PHILEBRITY

View Original

Stephen Starr's Latest Features More Foam, Less FOMO

LMNO dining room, from lmnophilly.com.

BY JILLY MacDOWELL | It's easy to gorge on the bright Baja cuisine at LMNO, but the visual feast is just as gorge at the 9-month-old Fishtown destination. I almost passed out at the Dubble Bubble pink breezeblock around the patio; inside, with so much too look at – tropical foliage, checkerboard tabletops, scrumptious unfinished woodgrain, natural light flooding in at every angle, sexy bathrooms (a must), a whole bookstore inside – I was instantly grounded by the Hanna Barbera-esque seat cushions.

Did you ever pull up carpeting to discover an unexpectedly colorful mosaic foam pad underneath?
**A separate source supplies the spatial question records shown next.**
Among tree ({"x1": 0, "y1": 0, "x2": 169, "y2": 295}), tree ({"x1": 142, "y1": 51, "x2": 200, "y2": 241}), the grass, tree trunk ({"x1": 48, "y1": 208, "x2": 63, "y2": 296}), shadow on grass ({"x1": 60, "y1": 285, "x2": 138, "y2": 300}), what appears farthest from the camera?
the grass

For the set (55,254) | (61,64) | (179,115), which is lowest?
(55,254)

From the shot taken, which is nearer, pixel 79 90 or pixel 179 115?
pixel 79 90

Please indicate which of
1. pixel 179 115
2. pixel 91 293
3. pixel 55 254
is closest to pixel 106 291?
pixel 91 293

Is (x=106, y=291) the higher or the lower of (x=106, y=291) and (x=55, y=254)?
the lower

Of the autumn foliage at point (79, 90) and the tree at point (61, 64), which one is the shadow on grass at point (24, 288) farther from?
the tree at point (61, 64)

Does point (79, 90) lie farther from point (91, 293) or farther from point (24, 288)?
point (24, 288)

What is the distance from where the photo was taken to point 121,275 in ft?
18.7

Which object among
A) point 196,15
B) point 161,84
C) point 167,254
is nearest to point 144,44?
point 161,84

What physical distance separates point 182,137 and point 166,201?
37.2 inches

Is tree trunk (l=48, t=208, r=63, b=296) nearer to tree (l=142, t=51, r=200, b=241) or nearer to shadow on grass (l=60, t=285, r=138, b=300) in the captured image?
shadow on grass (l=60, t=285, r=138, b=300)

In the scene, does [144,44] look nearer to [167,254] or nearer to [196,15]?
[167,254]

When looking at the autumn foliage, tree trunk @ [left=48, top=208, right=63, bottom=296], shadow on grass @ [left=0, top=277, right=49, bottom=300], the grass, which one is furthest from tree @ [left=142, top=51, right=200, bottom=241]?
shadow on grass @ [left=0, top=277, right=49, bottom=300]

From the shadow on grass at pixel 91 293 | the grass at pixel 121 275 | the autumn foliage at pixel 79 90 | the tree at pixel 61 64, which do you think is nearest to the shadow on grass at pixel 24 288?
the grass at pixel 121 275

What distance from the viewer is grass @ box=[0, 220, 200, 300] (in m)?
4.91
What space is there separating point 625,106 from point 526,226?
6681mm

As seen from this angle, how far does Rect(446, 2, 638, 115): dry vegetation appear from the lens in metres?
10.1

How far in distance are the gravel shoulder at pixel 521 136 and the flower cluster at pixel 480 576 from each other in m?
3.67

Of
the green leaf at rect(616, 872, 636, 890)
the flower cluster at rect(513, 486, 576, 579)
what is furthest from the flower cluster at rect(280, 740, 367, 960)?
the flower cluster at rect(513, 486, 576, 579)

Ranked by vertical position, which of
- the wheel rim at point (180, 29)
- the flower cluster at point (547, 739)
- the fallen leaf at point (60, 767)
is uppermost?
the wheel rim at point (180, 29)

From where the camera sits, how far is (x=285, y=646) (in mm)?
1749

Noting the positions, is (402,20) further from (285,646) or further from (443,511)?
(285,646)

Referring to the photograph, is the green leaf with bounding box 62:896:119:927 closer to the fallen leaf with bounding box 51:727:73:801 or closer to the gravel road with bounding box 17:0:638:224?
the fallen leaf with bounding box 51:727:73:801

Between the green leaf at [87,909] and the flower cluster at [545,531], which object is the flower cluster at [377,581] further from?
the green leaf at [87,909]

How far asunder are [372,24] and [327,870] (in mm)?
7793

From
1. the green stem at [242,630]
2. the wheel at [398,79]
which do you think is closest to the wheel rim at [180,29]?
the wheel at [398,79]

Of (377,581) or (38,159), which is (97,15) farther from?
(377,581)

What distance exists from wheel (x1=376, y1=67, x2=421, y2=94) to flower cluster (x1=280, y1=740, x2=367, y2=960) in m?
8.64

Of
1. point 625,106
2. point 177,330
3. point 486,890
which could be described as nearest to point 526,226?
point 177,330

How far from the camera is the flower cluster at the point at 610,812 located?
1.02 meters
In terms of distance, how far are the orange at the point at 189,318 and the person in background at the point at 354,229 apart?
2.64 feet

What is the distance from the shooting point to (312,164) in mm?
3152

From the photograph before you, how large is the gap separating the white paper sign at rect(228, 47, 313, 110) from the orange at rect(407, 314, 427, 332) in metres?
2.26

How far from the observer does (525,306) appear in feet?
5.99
What a shame to conceal its rainbow exuberance! It's called rebond foam, and it's made by collecting scraps from foam production and recycling them by adding liquid polyurethane. Undercover cute *and* sustainable.

Rebond foam is commonly used in motorcycle, snowmobile and tractor seats -- and at LMNO, where it's brilliantly upholstered in clear vinyl on chairs and booths in the skylit dining room. Delineated in multicolored piping, the foam's inherent colors shine through. 

The photogenic space, and cushions, are the handiwork of "cultural engineer" and ambiance conjurer Serge Becker, with whom Starr realized a shared vision for the more-than-just-Mexican-street-food venue. Better known items on Becker's CV include creative direction of NYC's Area and other iconic spots with Eric Goode, and artistic direction of the Museum of Sex.

LMNO dining room, from lmnophilly.com.

On the foundation of similarly über-ultra-curated NYC stalwarts Miss Lily's and La Esquina, the Swiss designer's reach has expanded to Jamaica, Dubai and London. Becker's first(?) venue with Starr is as good a pairing as LMNO's coal-roasted oysters & a crisp vinho verde.

LMNO, 1739-1749 N. Front St, Philadelphia, PA 19122.